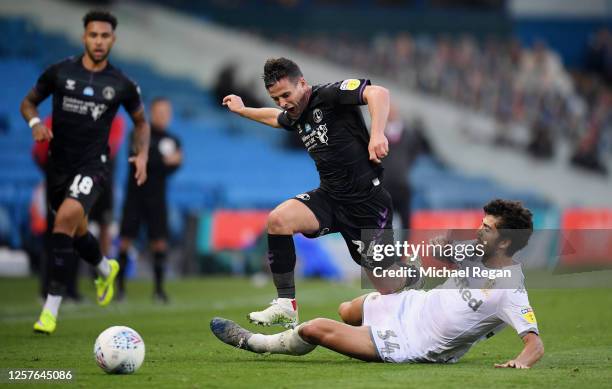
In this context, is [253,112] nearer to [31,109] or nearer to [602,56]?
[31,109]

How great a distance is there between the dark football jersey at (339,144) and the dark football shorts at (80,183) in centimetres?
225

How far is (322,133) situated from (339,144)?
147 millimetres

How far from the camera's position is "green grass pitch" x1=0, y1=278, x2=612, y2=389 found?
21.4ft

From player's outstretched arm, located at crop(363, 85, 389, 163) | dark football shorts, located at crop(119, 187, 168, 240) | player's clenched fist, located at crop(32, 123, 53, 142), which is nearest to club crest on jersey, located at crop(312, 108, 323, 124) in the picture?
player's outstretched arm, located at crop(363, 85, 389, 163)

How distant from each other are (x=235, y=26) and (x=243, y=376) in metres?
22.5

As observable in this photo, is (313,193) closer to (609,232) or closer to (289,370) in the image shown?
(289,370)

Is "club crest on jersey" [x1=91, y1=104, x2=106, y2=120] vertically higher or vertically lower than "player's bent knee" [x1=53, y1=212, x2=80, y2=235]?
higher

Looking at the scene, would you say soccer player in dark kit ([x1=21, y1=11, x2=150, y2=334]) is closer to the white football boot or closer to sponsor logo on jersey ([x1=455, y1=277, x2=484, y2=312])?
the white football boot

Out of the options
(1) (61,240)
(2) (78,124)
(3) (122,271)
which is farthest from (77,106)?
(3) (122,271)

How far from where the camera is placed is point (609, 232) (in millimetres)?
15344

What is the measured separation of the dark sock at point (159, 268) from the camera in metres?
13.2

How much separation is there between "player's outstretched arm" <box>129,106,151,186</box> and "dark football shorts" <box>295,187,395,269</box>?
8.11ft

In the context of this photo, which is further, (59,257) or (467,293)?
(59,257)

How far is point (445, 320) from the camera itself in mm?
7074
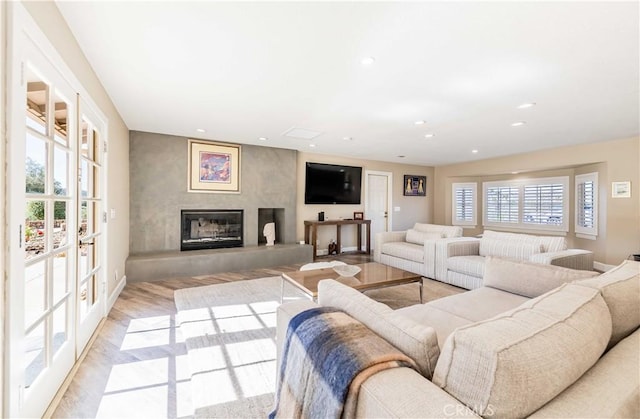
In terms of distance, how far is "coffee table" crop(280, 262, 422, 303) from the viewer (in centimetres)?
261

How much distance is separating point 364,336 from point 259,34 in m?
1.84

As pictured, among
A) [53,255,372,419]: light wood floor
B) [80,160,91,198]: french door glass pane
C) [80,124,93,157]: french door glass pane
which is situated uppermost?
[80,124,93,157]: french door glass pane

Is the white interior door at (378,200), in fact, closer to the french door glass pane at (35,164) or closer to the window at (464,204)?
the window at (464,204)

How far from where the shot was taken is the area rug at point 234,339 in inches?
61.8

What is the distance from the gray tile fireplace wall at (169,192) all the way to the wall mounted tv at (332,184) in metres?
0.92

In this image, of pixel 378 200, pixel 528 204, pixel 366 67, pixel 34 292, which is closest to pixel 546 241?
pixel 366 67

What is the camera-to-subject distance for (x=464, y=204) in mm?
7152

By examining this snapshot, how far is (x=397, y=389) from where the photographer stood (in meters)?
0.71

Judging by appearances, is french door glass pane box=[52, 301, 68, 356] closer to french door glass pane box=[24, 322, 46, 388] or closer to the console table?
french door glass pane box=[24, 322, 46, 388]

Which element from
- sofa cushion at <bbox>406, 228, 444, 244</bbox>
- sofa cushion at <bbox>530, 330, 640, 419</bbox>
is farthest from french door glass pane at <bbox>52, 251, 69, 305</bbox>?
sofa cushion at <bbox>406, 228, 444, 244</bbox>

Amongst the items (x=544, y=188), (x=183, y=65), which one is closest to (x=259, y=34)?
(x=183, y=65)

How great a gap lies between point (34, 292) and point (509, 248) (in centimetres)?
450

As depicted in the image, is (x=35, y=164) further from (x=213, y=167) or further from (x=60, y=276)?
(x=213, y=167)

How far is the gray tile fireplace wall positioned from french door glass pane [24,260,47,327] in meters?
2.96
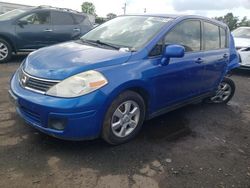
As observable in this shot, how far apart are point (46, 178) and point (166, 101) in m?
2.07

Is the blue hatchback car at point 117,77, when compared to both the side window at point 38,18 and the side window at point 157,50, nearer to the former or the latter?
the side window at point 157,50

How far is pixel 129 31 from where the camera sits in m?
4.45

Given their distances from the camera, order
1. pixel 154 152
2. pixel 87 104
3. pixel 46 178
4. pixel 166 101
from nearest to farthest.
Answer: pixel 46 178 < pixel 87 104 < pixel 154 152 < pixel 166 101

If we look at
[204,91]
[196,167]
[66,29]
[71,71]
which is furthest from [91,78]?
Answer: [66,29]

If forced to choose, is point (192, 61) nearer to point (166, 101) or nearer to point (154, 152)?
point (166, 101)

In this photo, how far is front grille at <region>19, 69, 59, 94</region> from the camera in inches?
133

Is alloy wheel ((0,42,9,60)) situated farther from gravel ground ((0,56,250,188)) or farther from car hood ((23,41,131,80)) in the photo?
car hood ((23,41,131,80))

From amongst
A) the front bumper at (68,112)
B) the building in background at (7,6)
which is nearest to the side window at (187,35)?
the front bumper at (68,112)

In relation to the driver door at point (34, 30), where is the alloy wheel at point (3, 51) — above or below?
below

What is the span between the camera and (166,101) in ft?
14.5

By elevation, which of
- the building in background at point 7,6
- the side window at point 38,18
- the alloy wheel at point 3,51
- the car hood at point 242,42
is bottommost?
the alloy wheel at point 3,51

→ Short task
Copy the items above word for word, starting at the line that contains "How great a gap" and ending with the last line of the items. Leave out the picture lines.

→ Solution
How great a gap lies between point (34, 292) and point (509, 248) (in centimetres)?
450

As depicted in the image, is (x=35, y=164) further from (x=213, y=167) or further from (x=60, y=276)?
(x=213, y=167)

How far is the gray tile fireplace wall positioned from french door glass pane [24,260,47,327] in meters?
2.96
As observable in this shot, how far apart are point (46, 178) and point (166, 101) in m?
2.07

Is the blue hatchback car at point 117,77, when compared to both the side window at point 38,18 and the side window at point 157,50, nearer to the former or the latter?
the side window at point 157,50

How far is pixel 129 31 from where the camera sits in m?
4.45

Given their distances from the camera, order
1. pixel 154 152
2. pixel 87 104
3. pixel 46 178
4. pixel 166 101
from nearest to farthest.
Answer: pixel 46 178 < pixel 87 104 < pixel 154 152 < pixel 166 101

If we look at
[204,91]
[196,167]
[66,29]
[71,71]
which is furthest from [91,78]?
Answer: [66,29]

If forced to choose, is point (192, 61) nearer to point (166, 101) or nearer to point (154, 152)?
point (166, 101)

In this photo, how far is front grille at <region>19, 69, 59, 94</region> from the camera in inches?
133

Is alloy wheel ((0,42,9,60)) situated farther from gravel ground ((0,56,250,188)) or farther from car hood ((23,41,131,80)) in the photo?
car hood ((23,41,131,80))

From amongst
A) the front bumper at (68,112)
B) the building in background at (7,6)
which is nearest to the side window at (187,35)?
the front bumper at (68,112)

In relation to the driver door at point (34, 30), where is the alloy wheel at point (3, 51) — above or below?
below

What is the span between the camera and (166,101) in ft?
14.5

By elevation, which of
- the building in background at point 7,6
- the side window at point 38,18
- the alloy wheel at point 3,51
- the car hood at point 242,42
is bottommost?
the alloy wheel at point 3,51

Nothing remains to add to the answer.